BEGIN
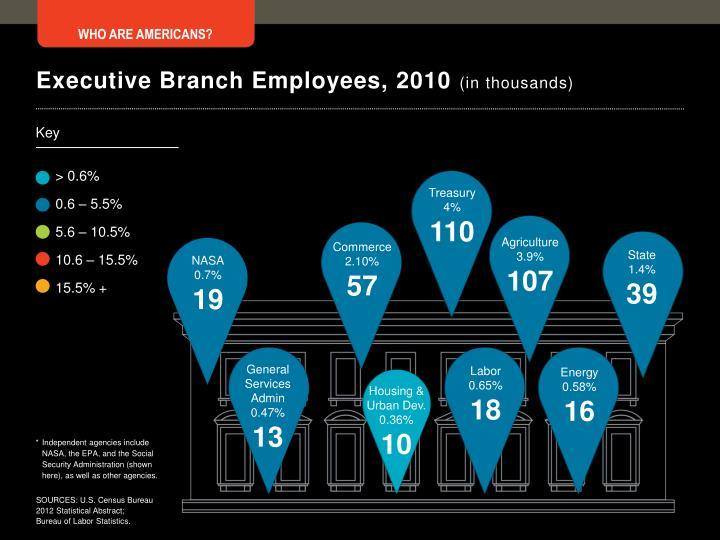Executive Branch Employees, 2010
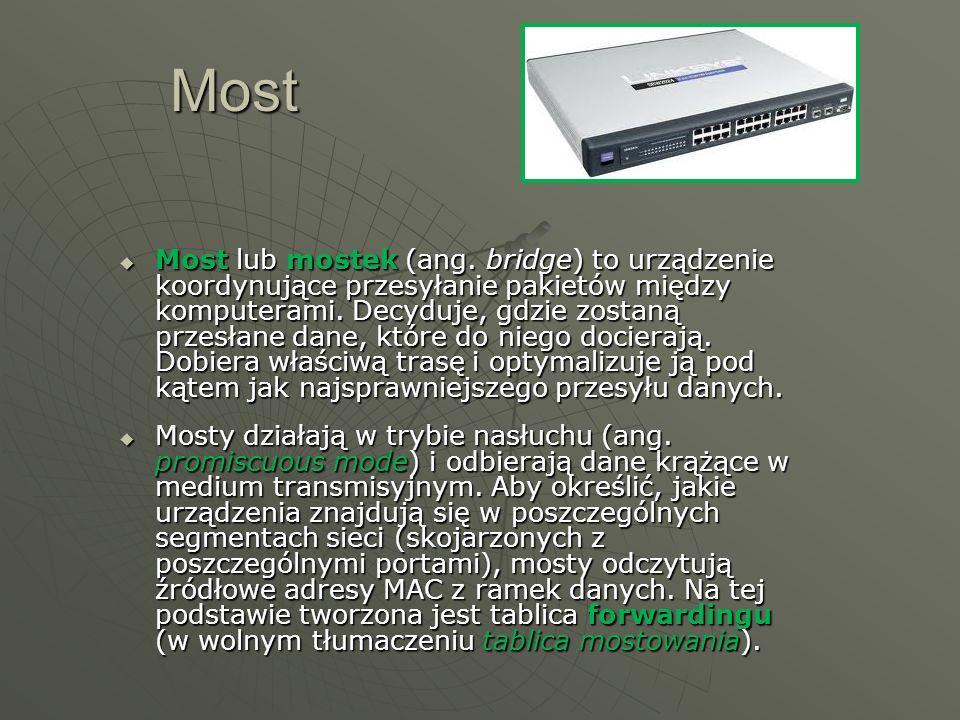 Most Most lub mostek (ang. bridge) to urządzenie koordynujące przesyłanie pakietów między komputerami. Decyduje, gdzie zostaną przesłane dane, które d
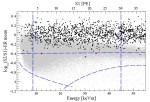 Donkere materie blijft onvindbaar, zelfs voor Xenon100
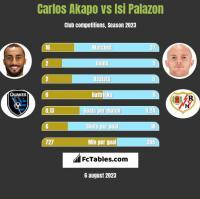 Carlos Akapo vs Isi Palazon h2h player stats
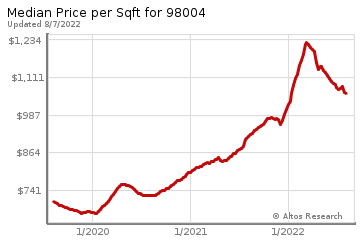Average Home Price Per Square Foot in Downtown Bellevue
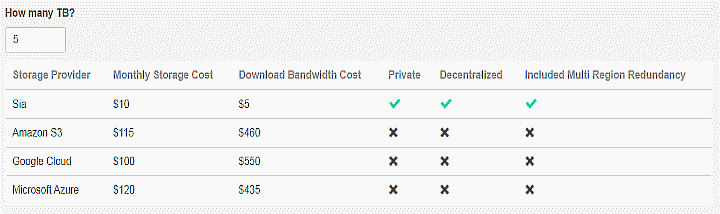 Сравнение тарифов хранения данных в Sia, Amazon, Google и Microsoft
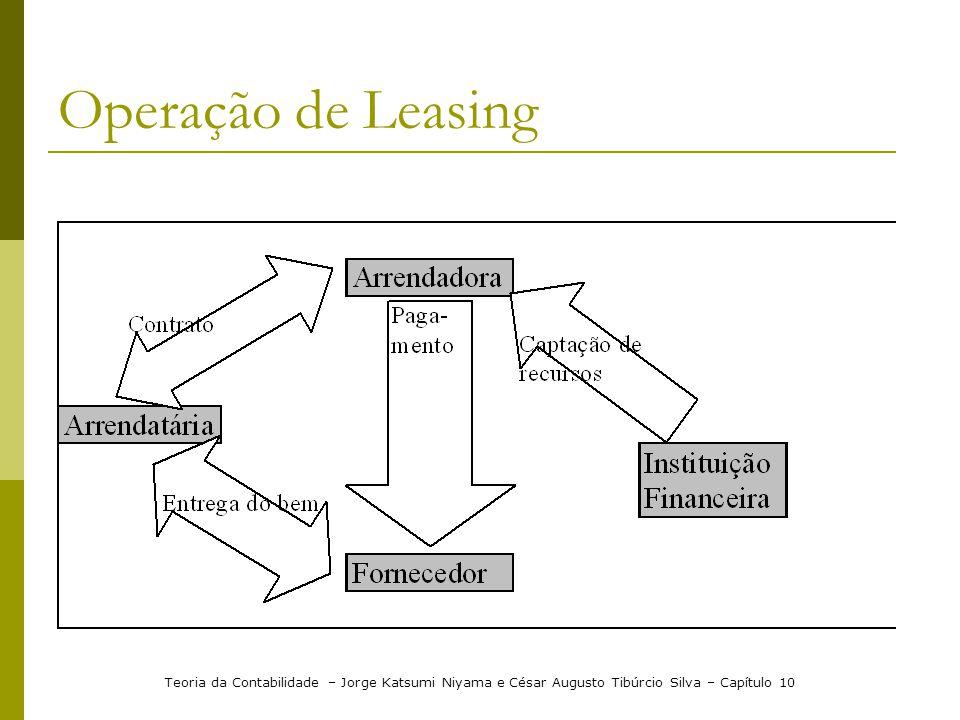 Operação de Leasing Teoria da Contabilidade – Jorge Katsumi Niyama e César Augusto Tibúrcio Silva – Capítulo 10.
END
» TASK GOAL
The records above should be written out in full and unchanged, except that pictures are dropped.

» OUTPUT OF THE TASK
Executive Branch Employees, 2010
 Most Most lub mostek (ang. bridge) to urządzenie koordynujące przesyłanie pakietów między komputerami. Decyduje, gdzie zostaną przesłane dane, które d
 Donkere materie blijft onvindbaar, zelfs voor Xenon100
 Carlos Akapo vs Isi Palazon h2h player stats
Average Home Price Per Square Foot in Downtown Bellevue
 Сравнение тарифов хранения данных в Sia, Amazon, Google и Microsoft
 Operação de Leasing Teoria da Contabilidade – Jorge Katsumi Niyama e César Augusto Tibúrcio Silva – Capítulo 10.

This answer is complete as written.